水稲冷害研究チーム
青森県稲作指導情報
なお,詳しい内容に関する問い合わせは青森県にお願いいたします.
稲作指導情報 第3号(4月22日)
青森県農業生産対策推進本部
−作業のポイント−
- 健苗育成のため温度管理はきめこまかく、潅水は控えめにする。
- 低温が続くときは、保温対策を徹底する。
- 深水管理ができるように、畦畔のかさあげ・補強を徹底する。
- 良食味米を安定生産するため、地帯別・品種別施肥基準を順守する。
<これからの農作業と管理>
- 育苗管理
- 温度・水管理
- 播種後4〜6日で出芽揃いになったら、シルバーポリトウなどの被覆資材は早めに取り除く。

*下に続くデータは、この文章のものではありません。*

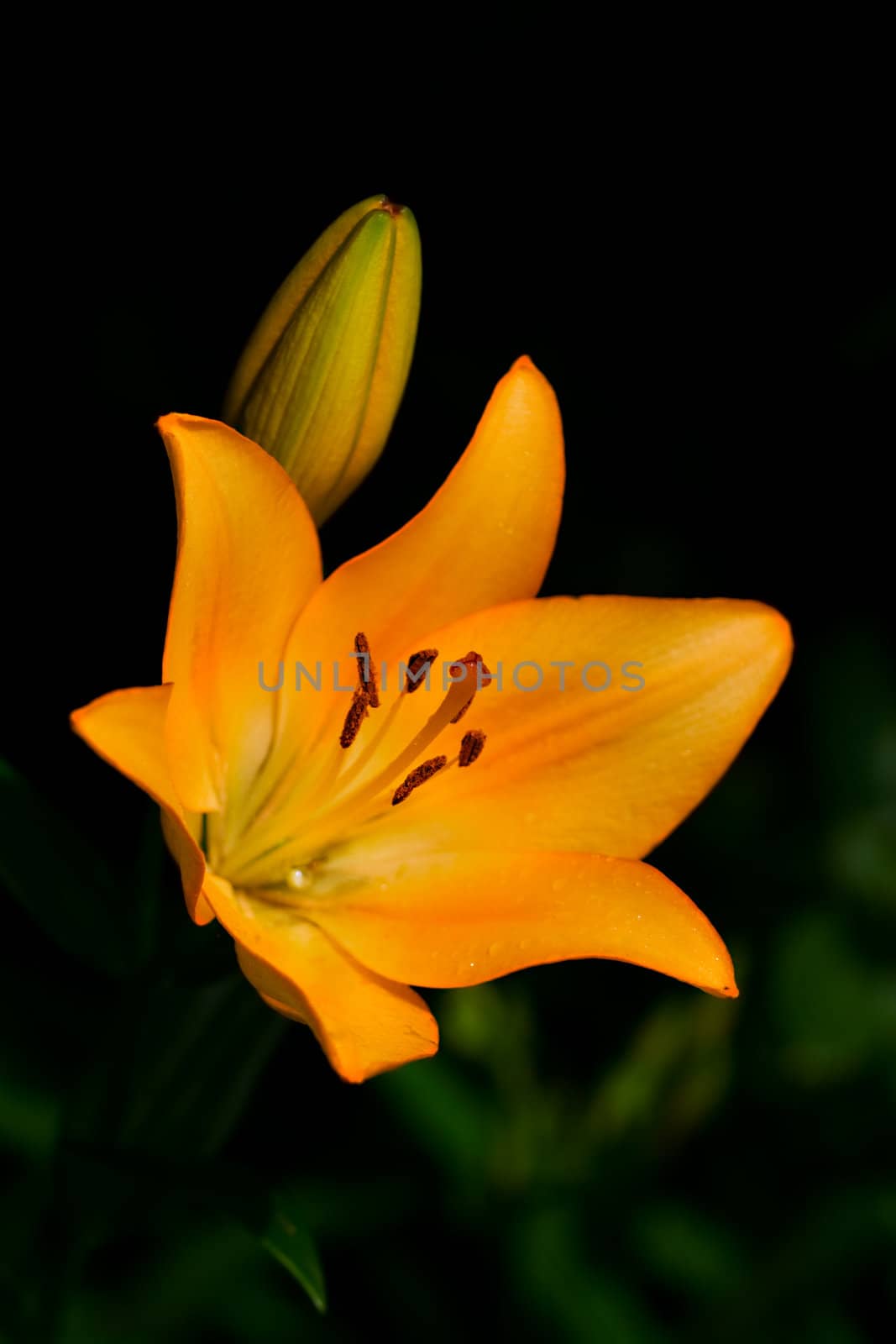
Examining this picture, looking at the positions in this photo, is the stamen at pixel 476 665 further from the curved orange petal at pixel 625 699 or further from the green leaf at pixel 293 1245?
the green leaf at pixel 293 1245

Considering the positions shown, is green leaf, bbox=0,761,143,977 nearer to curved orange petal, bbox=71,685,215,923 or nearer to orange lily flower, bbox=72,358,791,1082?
orange lily flower, bbox=72,358,791,1082

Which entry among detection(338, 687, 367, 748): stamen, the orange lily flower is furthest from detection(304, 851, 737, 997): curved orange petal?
detection(338, 687, 367, 748): stamen

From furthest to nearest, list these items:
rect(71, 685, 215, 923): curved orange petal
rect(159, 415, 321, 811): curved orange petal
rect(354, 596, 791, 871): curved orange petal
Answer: rect(354, 596, 791, 871): curved orange petal → rect(159, 415, 321, 811): curved orange petal → rect(71, 685, 215, 923): curved orange petal

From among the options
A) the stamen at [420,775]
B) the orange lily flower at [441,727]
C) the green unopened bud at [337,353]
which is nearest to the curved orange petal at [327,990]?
the orange lily flower at [441,727]

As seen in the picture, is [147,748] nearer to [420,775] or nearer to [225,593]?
[225,593]

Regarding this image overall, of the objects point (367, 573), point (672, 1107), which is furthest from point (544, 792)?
point (672, 1107)
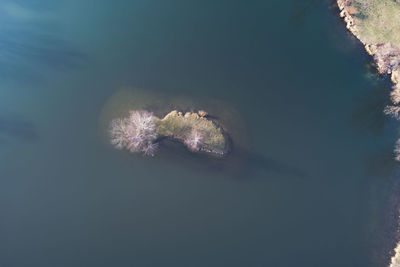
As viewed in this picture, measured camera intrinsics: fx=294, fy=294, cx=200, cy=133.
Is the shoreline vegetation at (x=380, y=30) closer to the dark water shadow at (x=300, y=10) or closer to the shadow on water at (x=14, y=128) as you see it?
the dark water shadow at (x=300, y=10)

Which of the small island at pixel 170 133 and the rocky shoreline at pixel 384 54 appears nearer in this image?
the small island at pixel 170 133

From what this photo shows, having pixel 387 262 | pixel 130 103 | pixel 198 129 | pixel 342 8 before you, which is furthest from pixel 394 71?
pixel 130 103

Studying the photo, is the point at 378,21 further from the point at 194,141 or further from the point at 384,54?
the point at 194,141

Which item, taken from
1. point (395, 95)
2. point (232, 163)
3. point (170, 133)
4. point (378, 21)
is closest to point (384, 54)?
point (378, 21)

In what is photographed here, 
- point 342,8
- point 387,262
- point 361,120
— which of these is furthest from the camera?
point 342,8

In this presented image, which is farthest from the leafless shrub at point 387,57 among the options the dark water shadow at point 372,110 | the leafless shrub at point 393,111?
the leafless shrub at point 393,111

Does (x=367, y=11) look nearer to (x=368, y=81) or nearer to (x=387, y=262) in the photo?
(x=368, y=81)
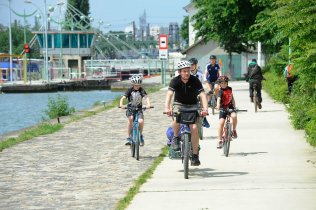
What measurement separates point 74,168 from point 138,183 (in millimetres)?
2767

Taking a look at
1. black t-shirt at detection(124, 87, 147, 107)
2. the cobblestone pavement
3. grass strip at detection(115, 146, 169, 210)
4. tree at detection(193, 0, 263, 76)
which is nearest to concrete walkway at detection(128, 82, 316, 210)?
grass strip at detection(115, 146, 169, 210)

- 日中の温度管理は、1.5葉期になったら25度前後、3.0葉期以降は20度程度とし、夜間はともに5度以下にならないようにする。
- 機械的に毎日潅水すると苗は徒長して軟弱になり、ムレ苗や苗立枯病等の発生を助長するので、床土が乾き葉先が巻き始めたとき、朝方に十分潅水する。
- 置床遮断方式で育苗している場合は、育苗中期以降になると床土が乾燥しやすくなるので、乾燥状態に応じて潅水をきめこまかに行う。
- 低温・霜害防止対策
低温が継続したり、降霜が予想される場合は次の対策を行う。
- ハウス育苗ではシルバーポリトウや保温マット等で二重被覆するか、ストーブやコンロ等を用いて保温する。
- トンネル折衷育苗では、トンネルの上をシルバーポリトウや保温マット等で二重被覆し保温する。
- 降霜が認められた時は早朝速やかに散水して、被害軽減と早期回復を図る。
- 追肥
- 追肥方式の育苗では1.5葉期前後に箱当たり硫安5gを水500mlに溶かして、目の細かいジョウロで施肥し、追肥後は肥料ヤケを防ぐため、葉が乾く前に潅水する。
- 田植え時に肥料切れが予想される場合は、田植え3〜5日前に追肥を行い、苗の活力を高める。
- 田植え前の育苗管理
田植え5〜7日前には、降霜や強風の心配がない限り、夜間もハウスやトンネルを開放して苗を外気に慣らす。
- 育苗日数と生育
中苗は田植え時までに苗長14〜15cm、葉齢3.5以上の硬く、丈夫な苗に仕上げる。
- 本田作業
- 畦畔のかさあげ・補強
漏水の防止、「幼穂形成期深水灌漑」や穂ばらみ期の低温時に15〜20cm程度の深水管理ができるよう、畦畔のかさあげ・補強を徹底する。また、かさあげ作業は土に水分が十分残っている間に行う。
- 施肥
- 施肥量は、食味・品質の向上を図るため、地帯別・品種別施肥基準を順守し、特に窒素の過剰施用は絶対に避けるとともに、施肥法は今後の気象変動と生育状況に応じて適正な施肥を行うため、穂肥体系とする。
- 特に、「つがるロマン」は多肥栽培では倒伏しやすいため、「栽培マニュアル」に示した施肥量を順守し、基肥量は「つがるおとめ」作付地帯で「つがるおとめ」の基準量とし、「むつほまれ」作付地帯で「むつほまれ」より窒素成分で10アール当たり1〜2kg減肥する。
- 基肥窒素量は、穂肥1回体系の場合施肥窒素総量の約70%とし、穂肥2回体系の場合穂肥1回体系よりもさらに10〜20%減肥する。
- 耕起・代掻き
- 耕起深は稲の根域を十分確保するため、15cm程度の深さを目標とする。
- 代掻きはできるだけ均平に行い、稲わら鋤き込み田では、浅水にして稲わらなどを土中に埋め込むようにする。
- 農業機械による事故防止
- 始業前にはトラクターなどの機械・機具の整備・点検を十分行い、作業中の事故を防止する。
- わき見運転による一般道路での接触事故や農道からの滑落事故が多くなっているので、トラクターの走行中は細心の注意を払う。
次回の発行予定日は5月9日です。